(練習題目)
1. 將這段 ZooKeeper 客戶端連接過程的節選中以「為什麽要引用這個」開頭的那一段改寫成條列形式，保留其主要事實。
2. 根據這段 ZooKeeper 客戶端連接過程的節選，列出 onConnected 方法宣告的全部參數名稱。

(文件節選)

======

可以看到,primeConnection的功能主要就是重連rw server後同步watch和auth的信息。主要有三步:1. 設置sessionid;2. 構建同步的數據並加入outgoingqueue;3. 開啟讀寫。

特別要強調的是:

outgoingQueue.addFirst(new Packet(null, null, conReq, null, null, readOnly));

在上面auth數據處理之後,會把帶有連接數據的packet放到隊列第一位。確保最先發出去的是連接請求(保證了第一個response是被ClientCnxnSocket#readConnectResult處理)。——這裏參考博客,但我有點疑問,怎麽就保證了收到的第一個一定是這個鏈接的packet呢?

startConnect和primeConnection的關系(引用):

兩者的區別在於NIO的SelectionKey
前者限於connect和accept
後者已經連接完成,開始了write和read,準備開始和zk server完成socket io

有一篇博客講大致創建過程比較好,引用下:

  1. 啟動SendThread
  2. 連接服務器(見SendThread.startConnect)
  3. 產生真正的socket,見ClientCnxnSocketNIO.createSock
  4. 向select註冊一個OP_CONNECT事件並連接服務器,由於是非阻塞連接,此時有可能並不會立即連上,如果連上就會調用SendThread.primeConnection初始化連接來註冊讀寫事件,否則會在接下來的輪詢select獲取連接事件中處理
  5. 復位socket的incomingBuffer
  6. 連接成功後會產生一個connect型的請求發給服務,用於獲取本次連接的sessionid
  7. 進入循環等待來自應用的請求,如果沒有就根據時間來ping 服務器

為什麽要引用這個是因為比較能說明startconnect和primeconnection的區別,在第二步中調用了startconnect建立了連接後調用primeConnection,在startconnect中可以連接和接收消息,在primeConnection()方法中主要初始化Session、Watch和權限信息,同時註冊ClientCnxnSocketNIO對讀時間和寫時間的監聽。

Onconnected

從註釋和函數名很容易看出是socket連接的callback。

/**
 * Callback invoked by the ClientCnxnSocket once a connection has been
 * established.//連接建立後的callback
 * 
 * @param _negotiatedSessionTimeout
 * @param _sessionId
 * @param _sessionPasswd
 * @param isRO
 * @throws IOException
 */
void onConnected(int _negotiatedSessionTimeout, long _sessionId,
        byte[] _sessionPasswd, boolean isRO) throws IOException {
    negotiatedSessionTimeout = _negotiatedSessionTimeout;//為連接timeout賦值
    if (negotiatedSessionTimeout <= 0) {//沒連上
        state = States.CLOSED;//state->closed

        eventThread.queueEvent(new WatchedEvent(
                Watcher.Event.EventType.None,
                Watcher.Event.KeeperState.Expired, null));
        eventThread.queueEventOfDeath();//建立連接失效的event並把代表death的event加入waitingevent的等待隊列

        String warnInfo;
        warnInfo = "Unable to reconnect to ZooKeeper service, session 0x"

======

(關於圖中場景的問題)
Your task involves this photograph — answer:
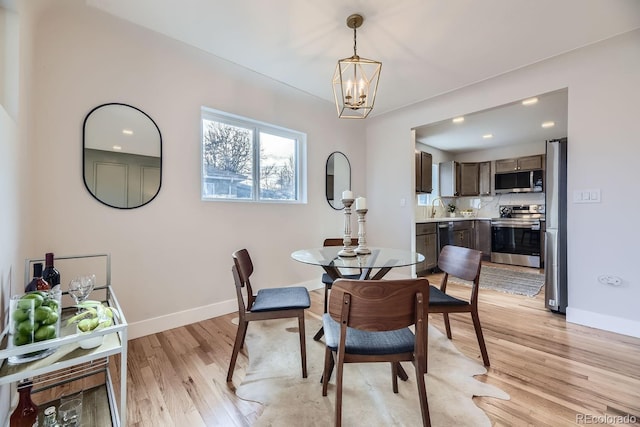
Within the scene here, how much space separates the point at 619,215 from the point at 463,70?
74.7 inches

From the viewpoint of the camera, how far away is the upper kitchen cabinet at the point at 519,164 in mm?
5086

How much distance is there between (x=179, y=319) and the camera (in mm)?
2355

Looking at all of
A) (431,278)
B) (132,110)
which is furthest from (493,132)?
(132,110)

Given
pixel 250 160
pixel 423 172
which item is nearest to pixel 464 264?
pixel 250 160

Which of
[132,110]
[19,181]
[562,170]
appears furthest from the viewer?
[562,170]

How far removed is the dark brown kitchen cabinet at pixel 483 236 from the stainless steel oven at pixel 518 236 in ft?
0.23

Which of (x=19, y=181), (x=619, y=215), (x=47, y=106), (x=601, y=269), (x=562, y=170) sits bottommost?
(x=601, y=269)

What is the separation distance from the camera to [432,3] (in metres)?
1.83

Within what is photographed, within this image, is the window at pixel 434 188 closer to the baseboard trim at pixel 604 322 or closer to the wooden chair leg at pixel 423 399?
the baseboard trim at pixel 604 322

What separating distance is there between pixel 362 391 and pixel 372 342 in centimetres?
51

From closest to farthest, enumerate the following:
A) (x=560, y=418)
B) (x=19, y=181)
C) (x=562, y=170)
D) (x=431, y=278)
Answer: (x=560, y=418) → (x=19, y=181) → (x=562, y=170) → (x=431, y=278)

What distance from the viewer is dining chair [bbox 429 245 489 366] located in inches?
67.2

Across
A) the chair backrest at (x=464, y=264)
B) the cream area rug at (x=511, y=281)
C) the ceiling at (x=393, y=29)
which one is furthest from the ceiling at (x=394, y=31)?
the cream area rug at (x=511, y=281)

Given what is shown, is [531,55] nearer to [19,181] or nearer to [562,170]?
[562,170]
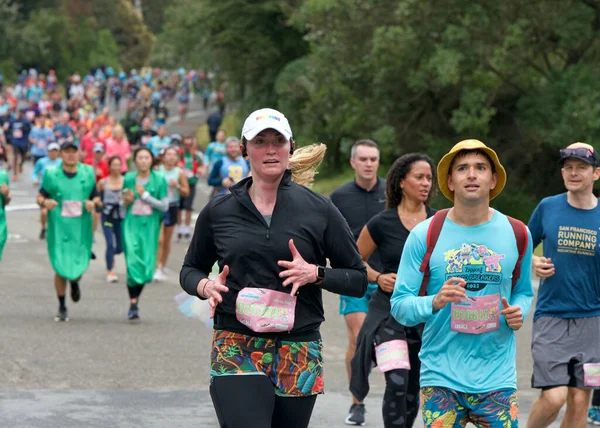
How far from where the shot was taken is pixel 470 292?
5.48 metres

======

(參考解答)
1.
- 引用的原因：能說明 startconnect 和 primeconnection 的區別。
- 在第二步中調用 startconnect 建立連接，之後調用 primeConnection。
- startconnect 中可以連接和接收消息。
- primeConnection() 方法主要初始化 Session、Watch 和權限信息，同時註冊 ClientCnxnSocketNIO 對讀和寫的監聽。

2.
- _negotiatedSessionTimeout
- _sessionId
- _sessionPasswd
- isRO